* To do
Please check each statement against the letter on buffer zones that follows, answering yes or no and quoting the deciding words from the letter. 1. The size of the buffer zones was cut in half against the recommendations of the Royal Commission on Land Use. 2. The woodlot industry is asking for the buffer zones to be made wider. 3. A new proposal questions limits on land ownership by the potato industry.

+++ Passage for review

Editor:
Plan B destruction continues. With seeming unbridled contempt for the environment, it appears timely for the woodlot industry to demand buffer zones be dismantled. These protective areas, legislated for Island watercourses, are already woefully thin. To appease the farm lobby, their size was cut in half against the recommendations of the government's own Royal Commission on Land Use.
Hundreds of thousands of putrid belly-up fish, nitrates in ground water, sickly green estuaries, fish-egg strangling siltation, wide-scale soil erosion, blood red rivers, very high cancer rates, rampant asthma, disappearing bee populations; it's all happening in P.E.I. on a massive scale.
A new proposal has surfaced questioning limits on land ownership by the potato industry. Are demands by woodlot owners to cut down to the stream's edge, or those pushing for potato acreage and more control of our land resources, happening now because Plan B proved that even the worst environmental ideas are now fair ball?

++++++
+++ Exercise data

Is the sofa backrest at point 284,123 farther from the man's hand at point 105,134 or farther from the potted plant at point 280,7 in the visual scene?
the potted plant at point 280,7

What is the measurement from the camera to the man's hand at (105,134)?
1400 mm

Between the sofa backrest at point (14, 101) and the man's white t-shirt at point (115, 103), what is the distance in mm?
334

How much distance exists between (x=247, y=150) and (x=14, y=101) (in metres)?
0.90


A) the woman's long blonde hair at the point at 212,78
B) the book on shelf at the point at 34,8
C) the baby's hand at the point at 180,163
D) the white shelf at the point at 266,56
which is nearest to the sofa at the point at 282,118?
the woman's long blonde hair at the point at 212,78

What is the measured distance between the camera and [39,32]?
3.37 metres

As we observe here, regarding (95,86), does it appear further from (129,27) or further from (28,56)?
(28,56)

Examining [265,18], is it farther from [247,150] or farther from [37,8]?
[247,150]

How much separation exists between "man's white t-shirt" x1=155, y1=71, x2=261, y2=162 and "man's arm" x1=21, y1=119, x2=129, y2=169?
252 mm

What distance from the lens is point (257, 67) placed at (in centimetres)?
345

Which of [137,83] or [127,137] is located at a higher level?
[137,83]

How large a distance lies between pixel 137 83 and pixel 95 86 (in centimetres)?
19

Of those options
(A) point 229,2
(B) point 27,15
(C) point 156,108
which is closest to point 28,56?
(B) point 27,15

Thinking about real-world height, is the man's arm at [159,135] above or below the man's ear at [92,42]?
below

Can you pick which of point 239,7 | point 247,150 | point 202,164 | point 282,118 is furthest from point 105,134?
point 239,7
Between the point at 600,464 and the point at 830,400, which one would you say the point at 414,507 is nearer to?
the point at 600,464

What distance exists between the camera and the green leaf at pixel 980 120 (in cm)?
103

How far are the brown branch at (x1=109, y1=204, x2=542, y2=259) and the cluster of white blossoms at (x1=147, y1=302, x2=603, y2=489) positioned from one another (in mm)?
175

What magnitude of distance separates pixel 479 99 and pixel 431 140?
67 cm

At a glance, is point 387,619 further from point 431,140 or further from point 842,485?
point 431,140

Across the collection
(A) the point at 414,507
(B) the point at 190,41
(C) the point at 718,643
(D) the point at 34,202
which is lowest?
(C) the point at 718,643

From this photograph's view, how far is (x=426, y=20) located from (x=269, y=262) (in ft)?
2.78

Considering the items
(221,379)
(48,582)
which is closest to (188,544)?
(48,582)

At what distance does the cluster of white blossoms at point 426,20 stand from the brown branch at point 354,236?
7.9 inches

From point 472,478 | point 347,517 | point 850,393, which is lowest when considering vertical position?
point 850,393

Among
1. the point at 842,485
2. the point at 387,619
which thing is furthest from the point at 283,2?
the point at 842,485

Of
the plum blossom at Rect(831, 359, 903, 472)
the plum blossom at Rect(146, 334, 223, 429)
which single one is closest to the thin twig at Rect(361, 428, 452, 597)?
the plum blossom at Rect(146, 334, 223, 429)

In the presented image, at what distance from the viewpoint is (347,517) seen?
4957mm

++++++

* Expected answer
1. Yes: "their size was cut in half against the recommendations of the government's own Royal Commission on Land Use."
2. No: "it appears timely for the woodlot industry to demand buffer zones be dismantled."
3. Yes: "A new proposal has surfaced questioning limits on land ownership by the potato industry."